In capo alla Pubblica Amministrazione si configura una responsabilità per i danni da insidia, in quanto l’ente è tenuto a risarcire i danni cagionati agli utenti per i sinistri stradali occorsi per omessa o insufficiente manutenzione delle rete stradale. Rivestendo l’ente proprietario o concessionario di una strada aperta al pubblico lo status di custode, tale responsabilità è ricondotta dalla giurisprudenza nell’alveo della responsabilità da custodia ex articolo 2051 del Codice Civile.

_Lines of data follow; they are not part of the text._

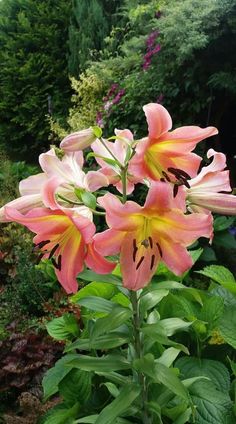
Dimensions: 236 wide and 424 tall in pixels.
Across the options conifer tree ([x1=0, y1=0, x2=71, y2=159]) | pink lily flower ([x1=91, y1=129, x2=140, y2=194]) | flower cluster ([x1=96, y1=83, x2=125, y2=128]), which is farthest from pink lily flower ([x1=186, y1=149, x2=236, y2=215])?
conifer tree ([x1=0, y1=0, x2=71, y2=159])

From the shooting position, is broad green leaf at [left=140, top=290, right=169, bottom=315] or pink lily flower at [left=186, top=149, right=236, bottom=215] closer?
pink lily flower at [left=186, top=149, right=236, bottom=215]

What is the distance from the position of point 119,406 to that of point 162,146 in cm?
69

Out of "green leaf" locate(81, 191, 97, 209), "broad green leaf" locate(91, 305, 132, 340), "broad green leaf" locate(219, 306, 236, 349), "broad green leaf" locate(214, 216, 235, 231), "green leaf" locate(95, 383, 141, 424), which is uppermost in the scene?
"green leaf" locate(81, 191, 97, 209)

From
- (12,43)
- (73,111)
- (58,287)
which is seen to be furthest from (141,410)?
(12,43)

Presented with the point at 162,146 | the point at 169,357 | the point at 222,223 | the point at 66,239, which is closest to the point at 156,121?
the point at 162,146

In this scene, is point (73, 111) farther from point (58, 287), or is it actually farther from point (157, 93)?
point (58, 287)

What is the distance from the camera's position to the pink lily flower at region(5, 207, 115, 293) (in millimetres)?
1104

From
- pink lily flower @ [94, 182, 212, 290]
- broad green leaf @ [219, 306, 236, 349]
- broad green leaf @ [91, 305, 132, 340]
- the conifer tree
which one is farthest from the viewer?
the conifer tree

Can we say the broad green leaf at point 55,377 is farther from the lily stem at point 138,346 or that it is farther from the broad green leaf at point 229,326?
the broad green leaf at point 229,326

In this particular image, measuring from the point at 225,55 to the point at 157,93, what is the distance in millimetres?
662

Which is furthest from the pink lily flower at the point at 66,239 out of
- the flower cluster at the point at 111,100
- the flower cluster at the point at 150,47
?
the flower cluster at the point at 111,100

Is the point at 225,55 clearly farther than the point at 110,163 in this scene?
Yes

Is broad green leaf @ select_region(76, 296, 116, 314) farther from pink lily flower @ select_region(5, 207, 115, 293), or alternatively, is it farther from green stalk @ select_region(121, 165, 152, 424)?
pink lily flower @ select_region(5, 207, 115, 293)

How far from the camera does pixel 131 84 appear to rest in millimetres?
4844
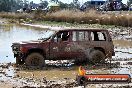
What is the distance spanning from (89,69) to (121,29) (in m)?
23.0

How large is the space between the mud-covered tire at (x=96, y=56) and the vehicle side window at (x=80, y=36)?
65 centimetres

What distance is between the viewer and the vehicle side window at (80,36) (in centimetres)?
1703

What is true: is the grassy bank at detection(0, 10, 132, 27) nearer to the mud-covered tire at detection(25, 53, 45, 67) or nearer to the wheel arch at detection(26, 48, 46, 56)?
the wheel arch at detection(26, 48, 46, 56)

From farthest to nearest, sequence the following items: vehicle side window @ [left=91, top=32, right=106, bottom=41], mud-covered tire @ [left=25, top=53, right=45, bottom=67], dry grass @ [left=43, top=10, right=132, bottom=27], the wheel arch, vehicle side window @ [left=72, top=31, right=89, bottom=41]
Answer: dry grass @ [left=43, top=10, right=132, bottom=27], vehicle side window @ [left=91, top=32, right=106, bottom=41], vehicle side window @ [left=72, top=31, right=89, bottom=41], the wheel arch, mud-covered tire @ [left=25, top=53, right=45, bottom=67]

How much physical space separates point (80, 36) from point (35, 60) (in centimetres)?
220

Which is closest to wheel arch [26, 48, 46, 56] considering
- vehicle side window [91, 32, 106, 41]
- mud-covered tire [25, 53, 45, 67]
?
mud-covered tire [25, 53, 45, 67]

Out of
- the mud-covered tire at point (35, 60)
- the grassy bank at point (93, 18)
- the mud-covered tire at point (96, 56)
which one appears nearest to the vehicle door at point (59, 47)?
the mud-covered tire at point (35, 60)

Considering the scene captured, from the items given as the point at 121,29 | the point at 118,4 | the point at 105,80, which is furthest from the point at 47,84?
the point at 118,4

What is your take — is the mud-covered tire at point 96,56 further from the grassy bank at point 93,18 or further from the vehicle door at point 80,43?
the grassy bank at point 93,18

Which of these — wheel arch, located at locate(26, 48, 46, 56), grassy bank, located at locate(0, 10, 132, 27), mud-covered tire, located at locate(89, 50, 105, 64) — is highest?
wheel arch, located at locate(26, 48, 46, 56)

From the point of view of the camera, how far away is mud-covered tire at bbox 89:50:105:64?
1709 cm

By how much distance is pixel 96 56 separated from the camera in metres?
17.2

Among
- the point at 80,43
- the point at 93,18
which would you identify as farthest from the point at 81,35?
the point at 93,18

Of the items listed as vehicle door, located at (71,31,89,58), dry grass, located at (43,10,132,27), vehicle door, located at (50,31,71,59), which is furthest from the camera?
dry grass, located at (43,10,132,27)
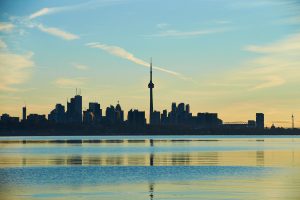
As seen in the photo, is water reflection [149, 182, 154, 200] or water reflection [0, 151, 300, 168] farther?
water reflection [0, 151, 300, 168]

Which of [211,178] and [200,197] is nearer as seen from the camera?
[200,197]

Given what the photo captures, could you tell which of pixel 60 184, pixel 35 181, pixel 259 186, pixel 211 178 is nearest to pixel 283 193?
pixel 259 186

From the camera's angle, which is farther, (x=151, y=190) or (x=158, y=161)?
(x=158, y=161)

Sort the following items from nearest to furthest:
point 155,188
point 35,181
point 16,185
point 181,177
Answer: point 155,188, point 16,185, point 35,181, point 181,177

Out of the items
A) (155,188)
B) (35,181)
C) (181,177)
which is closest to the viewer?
(155,188)

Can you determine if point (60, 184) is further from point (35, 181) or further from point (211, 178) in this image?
point (211, 178)

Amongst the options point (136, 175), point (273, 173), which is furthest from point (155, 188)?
point (273, 173)

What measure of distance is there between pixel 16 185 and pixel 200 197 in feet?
61.8

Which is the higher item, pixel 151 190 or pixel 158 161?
pixel 158 161

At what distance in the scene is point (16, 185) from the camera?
56.1 metres

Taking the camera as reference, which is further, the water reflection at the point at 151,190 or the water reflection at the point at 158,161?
the water reflection at the point at 158,161

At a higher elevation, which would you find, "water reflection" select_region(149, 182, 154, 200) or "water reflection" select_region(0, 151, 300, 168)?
"water reflection" select_region(0, 151, 300, 168)

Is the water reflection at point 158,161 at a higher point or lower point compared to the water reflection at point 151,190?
higher

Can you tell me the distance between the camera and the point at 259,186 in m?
53.2
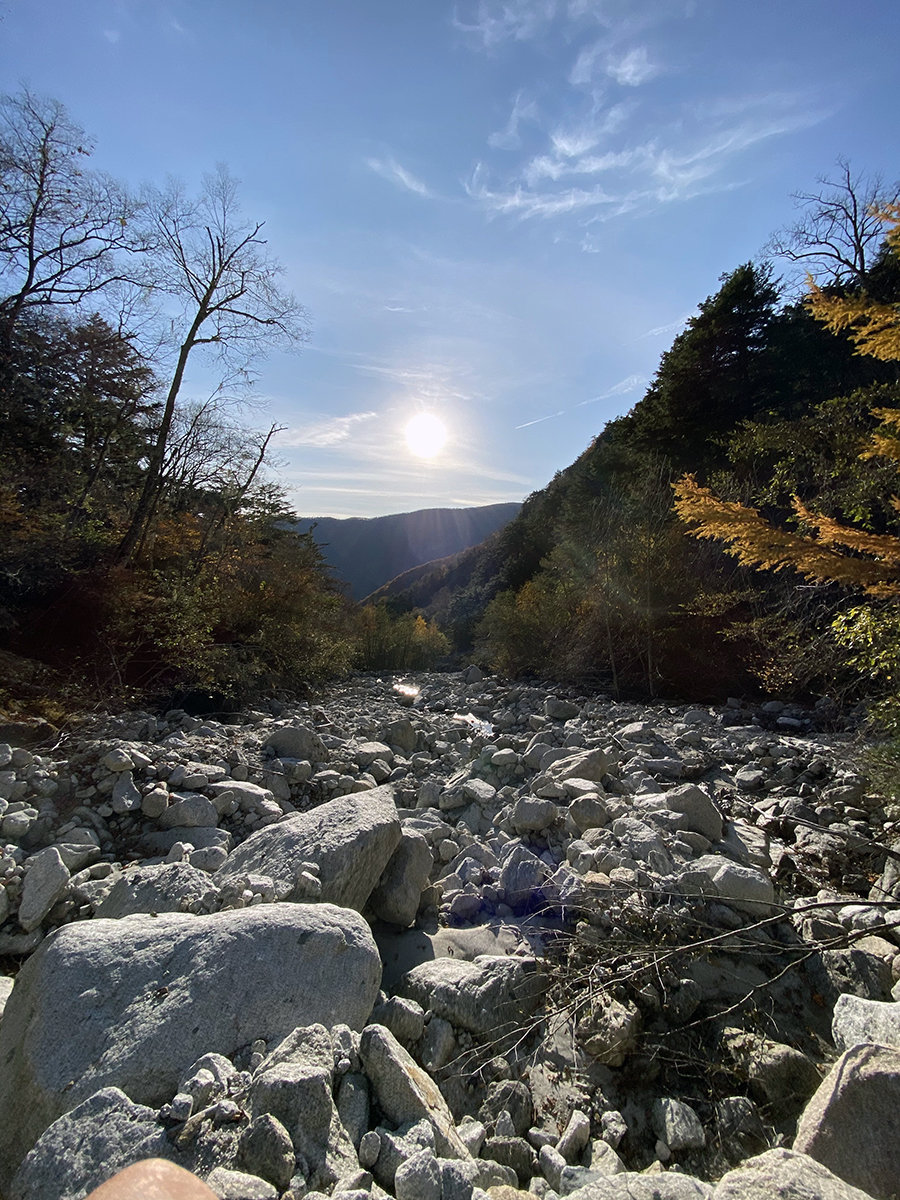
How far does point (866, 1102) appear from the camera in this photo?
1.53 meters

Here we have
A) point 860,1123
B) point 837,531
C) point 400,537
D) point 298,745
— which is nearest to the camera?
point 860,1123

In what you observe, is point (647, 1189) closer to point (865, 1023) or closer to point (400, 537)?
point (865, 1023)

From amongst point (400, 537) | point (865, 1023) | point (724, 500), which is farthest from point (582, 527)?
point (400, 537)

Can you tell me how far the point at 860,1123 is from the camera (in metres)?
1.51

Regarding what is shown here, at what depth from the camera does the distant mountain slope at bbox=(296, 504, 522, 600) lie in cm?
6419

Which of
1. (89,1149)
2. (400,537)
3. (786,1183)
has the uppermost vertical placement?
(400,537)

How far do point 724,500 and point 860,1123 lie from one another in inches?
216

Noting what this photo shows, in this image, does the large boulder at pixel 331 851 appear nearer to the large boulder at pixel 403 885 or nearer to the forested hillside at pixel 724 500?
the large boulder at pixel 403 885

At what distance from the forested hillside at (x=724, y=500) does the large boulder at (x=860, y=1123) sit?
12.6 ft

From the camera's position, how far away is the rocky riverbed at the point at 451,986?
1424mm

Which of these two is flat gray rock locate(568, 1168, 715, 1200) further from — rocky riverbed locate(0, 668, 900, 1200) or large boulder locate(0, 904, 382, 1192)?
large boulder locate(0, 904, 382, 1192)

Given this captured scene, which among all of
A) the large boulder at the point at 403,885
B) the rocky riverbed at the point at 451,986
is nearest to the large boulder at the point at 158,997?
the rocky riverbed at the point at 451,986

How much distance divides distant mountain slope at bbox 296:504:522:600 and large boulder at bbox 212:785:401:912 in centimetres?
5950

Pertanto, la responsabilità dell’evento pregiudizievole, riconducibile a situazioni di pericolo connesse alla struttura e allo stato di manutenzione della strada, è imputata alla Pubblica Amministrazione. Il danneggiato dovrà solo fornire la prova dell’evento dannoso e del nesso di causalità tra la situazione di pericolo connessa alla struttura o al difetto di manutenzione della strada aperta al pubblico transito e l’evento lesivo. La Pubblica Amministrazione, per esimersi dalla responsabilità, dovrà provare che l’evento lesivo si è verificato per caso fortuito riconducibile ad un elemento esterno avente i caratteri dell’oggettiva imprevedibilità e inevitabilità.